Check your understanding
1. Answer these questions from the wiki discussion:
(a) How large is the Wikipedia dump, according to the comment titled "Solution"?
(b) Which existing add-on does jayminer suggest using?
(c) What score does uepuejq's comment "bad idea" carry?
2. Transcribe the wiki discussion, starting with "create a firefox" and going on through "request. or something.".

Provided text

▽

An anonymous reader writes "I work for a large company taking a preliminary look at developing an honest-to-goodness wiki. We have tried to launch a company-wide wiki before, but with little success. The technical domains of each part of the company are different, thus each article needs a good deal of background to be useful. Of course, due the proprietary nature of our work we cannot share our articles outside of the intranet. What we would like to do is leverage existing wikis by augmenting our internal wiki with an external wiki. When a user accesses Wikipedia from inside our intranet, they receive the wikipedia content, plus the local domain specific information. For example, links to company-specific wiki pages would be available in Wikipedia pages. Has anyone else tried to do something like this? I know it sounds like a logistical nightmare; are there any thoughts on how to make this successful?"

9 of 121 comments (clear)

  1. bad idea by uepuejq · · Score: 5, Interesting

    create a firefox addon that downloads a master list of wikipedia urls to add a link to the intranet site to. you can use regular expressions to parse the wikipedia source so that your link is consistently placed. the master list can be updated at will, and could probably be filled the first time with a simple database request. or something.

    1. Re:bad idea by jayminer · · Score: 4, Informative

      Good idea. You can even use an existing add-on, Greasemonkey to do this.

      https://addons.mozilla.org/en-US/firefox/addon/748

  2. Solution by Z34107 · · Score: 4, Informative

    Perhaps the easiest thing to do would be start with a complete dump of Wikipedia and add your own stuff to it. Their database dump page is here.

    It is 2.8TB, however. They allude to a "Wikipedia API" for working on a "random subset" of Wikipedia; maybe that would be helpful too.

    --
    DATABASE WOW WOW
    1. Re:Solution by mcrbids · · Score: 4, Interesting

      Dumps go stale, Wikipedia is updated all the time. I'd suggest something a bit more dynamic.

△

Data block
▽

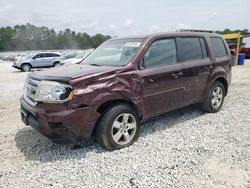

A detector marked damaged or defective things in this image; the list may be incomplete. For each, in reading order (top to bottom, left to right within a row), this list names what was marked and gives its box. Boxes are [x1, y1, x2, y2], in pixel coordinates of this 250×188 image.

damaged hood [28, 64, 120, 81]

△

Set of answers
1.
(a) 2.8TB
(b) Greasemonkey
(c) 5

2.
create a firefox addon that downloads a master list of wikipedia urls to add a link to the intranet site to. you can use regular expressions to parse the wikipedia source so that your link is consistently placed. the master list can be updated at will, and could probably be filled the first time with a simple database request. or something.